Satisfied, she pressed through the crowd, advancing toward her apartment. She heard snippets of conversations, mentions of anti-materialism and Dali paintings, of Pink Floyd and Bob Dylan. Some man incredulously asked another, “You’ve never read Aldous Huxley’s The Doors of Perception?”
She narrowly avoided getting slapped as Emmet Johnson, now wearing pants—but only pants, threw his arms wide and declared, “Hell, Irene, I was wading shirtless in the Reflecting Pool in D.C. at the 1970 Honor America Day Smoke-In!”
A
few feet from her door, she encountered Diane and Dean. Patty stood between them with her fingers clamped on a half-smoked joint. There was a lazy look of bliss on her face.
Diane asked, “Don’t you feel better now?”
“Oh yeah. I sure do,” Patty said slowly, drawing out the word do. “I Scooby-doobie-doo.”
“It always helps with nausea,” Dean said. “I used to smoke it when I took chemo.”
“It always made your mouth dry, though,” Diane added. “And you were always so hungry.” She noticed Demeter. “Oh there you are. We wondered where you ran off to. Your party idea was fantastic! How did you get the whole floor involved?” Her arms lifted as she spoke and she started dancing. Was that The Twist? A moment later she stumbled and sidestepped. There was the sound of a clattering dish as she plopped down on the floor.
Patty burst out laughing.
“Are you okay?” Dean stepped forward.
“Yes, just help me up!”
Dean wrestled her onto her feet. She turned to see what she had bumped. “Who put a candle in the hall?”

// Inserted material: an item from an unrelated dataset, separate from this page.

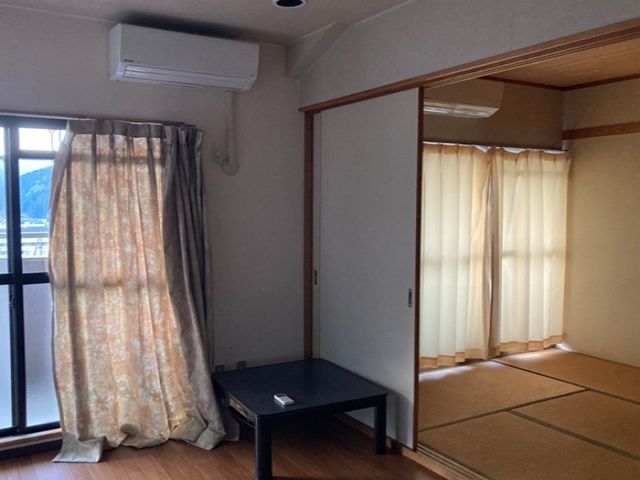 寮の内装です。
徒歩3分圏内で通勤しやすいです！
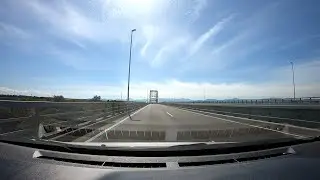 【車載動画】国道275号 新石狩大橋周辺の道路変遷【道路拡幅工事/橋開通】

The bottom of Diane’s shirt was on fire.
Demeter rushed forward and began smacking Diane’s rump to put out the flame.
Diane shrieked. Dean grabbed Demeter by the arm. He jerked her backwards. “What do you think you’re doing?”
Demeter pointed at the flames.
Dean bellowed and started smacking his wife’s behind. “Hold still! Hold still!”
Patty remained motionless the whole time, shoulders jumping in mute laughter.
The shouting caught the attention of those nearby. Curious heads turned and, except for the music—which had changed to “Everyday People”—silence settled into the hall.
Demeter threw her arms up and shouted. “This party is over. All of you go back to your apartments!”
Patty wedged the joint in the corner of her mouth and put her hands on Demeter’s shoulders. “Go to your room, you old bat. We’re having fun.” She shoved Demeter so hard she backpedaled over the threshold.
Demeter stood in her living room, stunned, as her three former guests traipsed merrily down the hall.
It’s my spell. It’s running amok.
She thought back over her wording. “Smoke ’em if you got ’em,” was, to her, not only clever but a good way to get around the rules of magic. A practitioner was never to cause harm to or to interfere with the free will of another person. She had assumed that if there were other smokers on the premises they would not harm themselves further, nor would this interfere with their free will as they were already smokers.